---- Testo citato

Al v. 26 «città della giustizia» e «metropoli fedele» sono i nomi profetici di Gerusalemme, che fanno riferimento al destino della città (vedi anche Is 60,14); nella Bibbia il nome, quando viene assegnato da Dio o da un profeta, rivela la natura e il futuro di chi lo porta; è questo il caso dei nomi di Abramo (Gn 17,5), di Isacco (Gn 21,6), di Giacobbe (Gn 32,29), di Betel (Gn 28,17) e della stessa Gerusalemme (Ger 33,16 ed Ez 48,35); lo stesso fenomeno è alla base di Os 1,4-9 e 2,1-3 e di Is 7,14; 8,1-4 e 9,5.
I vv. 1-4 si ritrovano identici in Mi 4,1-4, ed è impossibile stabilire la priorità di un testo rispetto all'altro; la conclusione liturgica di entrambi i passi (qui al v. 5, e in Mi 4,5) potrebbe far pensare alla citazione di un canto religioso preesistente; anche la tendenza universalistica del brano non presenta punti di contatto con le ideologie dei due profeti, mentre si accorderebbe assai meglio con una collocazione post-esilica. Una tale interpretazione lascia del tutto inalterato il contenuto messianico del passo: è importante abituarsi a un'analisi indipendente delle singole unità, senza lasciarsi influenzare da considerazioni relative all'epoca e all'attribuzione. Il messianismo del passo che stiamo considerando trova del resto riscontro nei cc. 9 e 11.
I vv. 6-21 sono tra i più notevoli del libro; è verosimile che si tratti di una composizione giovanile, per l'evidente influsso del profeta Amos; Isaia rimprovera al popolo la sua immoralità, irreligiosità, idolatria e avidità materiale (6-8) e descrive i castighi divini e il giorno di Y, concetto ripreso da Am 5,18.

--------

Secondo il testo citato, in quale altro passo si ritrovano identici i vv. 1-4?

---- Informazioni mostrate

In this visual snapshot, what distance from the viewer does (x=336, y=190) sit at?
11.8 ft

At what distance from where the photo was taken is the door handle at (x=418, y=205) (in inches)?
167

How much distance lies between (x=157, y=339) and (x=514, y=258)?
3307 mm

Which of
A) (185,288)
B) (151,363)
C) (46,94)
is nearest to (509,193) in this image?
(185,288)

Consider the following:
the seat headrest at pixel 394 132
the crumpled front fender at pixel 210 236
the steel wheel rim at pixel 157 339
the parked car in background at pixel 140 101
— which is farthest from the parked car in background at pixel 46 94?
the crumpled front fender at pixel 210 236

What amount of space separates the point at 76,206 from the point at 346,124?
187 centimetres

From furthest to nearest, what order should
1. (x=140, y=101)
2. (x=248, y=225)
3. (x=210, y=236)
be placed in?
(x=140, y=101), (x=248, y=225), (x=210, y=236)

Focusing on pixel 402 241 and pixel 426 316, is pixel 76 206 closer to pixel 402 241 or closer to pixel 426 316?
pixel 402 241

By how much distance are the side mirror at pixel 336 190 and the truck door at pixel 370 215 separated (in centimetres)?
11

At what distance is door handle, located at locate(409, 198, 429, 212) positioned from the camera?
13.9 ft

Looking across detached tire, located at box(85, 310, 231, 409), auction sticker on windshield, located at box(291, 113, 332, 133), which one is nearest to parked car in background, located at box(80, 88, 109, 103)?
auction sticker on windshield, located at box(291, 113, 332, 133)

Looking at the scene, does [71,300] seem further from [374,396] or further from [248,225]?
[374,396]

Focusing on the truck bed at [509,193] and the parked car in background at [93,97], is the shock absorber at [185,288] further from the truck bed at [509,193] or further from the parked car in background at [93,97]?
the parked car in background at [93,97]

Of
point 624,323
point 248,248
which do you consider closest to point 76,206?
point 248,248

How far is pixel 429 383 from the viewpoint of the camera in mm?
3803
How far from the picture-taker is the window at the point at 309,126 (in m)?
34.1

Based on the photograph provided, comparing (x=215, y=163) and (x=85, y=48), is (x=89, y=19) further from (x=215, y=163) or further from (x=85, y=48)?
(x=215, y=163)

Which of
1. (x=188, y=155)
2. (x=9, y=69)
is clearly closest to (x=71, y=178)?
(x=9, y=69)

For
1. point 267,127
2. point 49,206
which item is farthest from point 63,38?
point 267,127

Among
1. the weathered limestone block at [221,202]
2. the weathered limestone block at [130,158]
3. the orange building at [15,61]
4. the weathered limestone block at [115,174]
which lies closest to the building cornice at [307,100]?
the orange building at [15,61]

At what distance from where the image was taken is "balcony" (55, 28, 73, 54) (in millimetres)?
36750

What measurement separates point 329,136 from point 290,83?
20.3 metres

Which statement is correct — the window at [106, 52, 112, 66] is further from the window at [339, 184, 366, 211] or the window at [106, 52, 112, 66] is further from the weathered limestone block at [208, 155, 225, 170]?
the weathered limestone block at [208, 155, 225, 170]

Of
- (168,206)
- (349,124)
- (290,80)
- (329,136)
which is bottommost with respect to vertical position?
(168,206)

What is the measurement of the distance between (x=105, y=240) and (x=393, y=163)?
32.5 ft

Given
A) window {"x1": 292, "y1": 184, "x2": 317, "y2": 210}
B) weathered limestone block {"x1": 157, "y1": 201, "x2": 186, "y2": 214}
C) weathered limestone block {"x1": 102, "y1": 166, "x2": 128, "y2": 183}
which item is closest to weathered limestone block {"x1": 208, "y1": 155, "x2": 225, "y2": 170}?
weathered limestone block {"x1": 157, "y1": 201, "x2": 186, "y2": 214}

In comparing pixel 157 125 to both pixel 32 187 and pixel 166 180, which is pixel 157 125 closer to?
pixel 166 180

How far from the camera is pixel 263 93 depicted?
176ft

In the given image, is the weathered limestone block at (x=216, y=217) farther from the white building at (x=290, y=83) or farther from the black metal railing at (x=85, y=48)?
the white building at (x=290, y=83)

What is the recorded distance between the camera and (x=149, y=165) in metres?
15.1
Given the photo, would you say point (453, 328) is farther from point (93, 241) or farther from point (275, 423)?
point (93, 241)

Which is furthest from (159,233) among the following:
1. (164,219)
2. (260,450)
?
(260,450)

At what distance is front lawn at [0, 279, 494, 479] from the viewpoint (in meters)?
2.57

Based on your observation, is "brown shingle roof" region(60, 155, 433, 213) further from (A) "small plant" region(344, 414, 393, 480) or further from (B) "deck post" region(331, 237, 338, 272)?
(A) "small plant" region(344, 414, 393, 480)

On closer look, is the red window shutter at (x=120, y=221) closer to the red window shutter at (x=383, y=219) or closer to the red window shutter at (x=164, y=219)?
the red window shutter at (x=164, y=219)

--------

## Risposta completa
In Mi 4,1-4.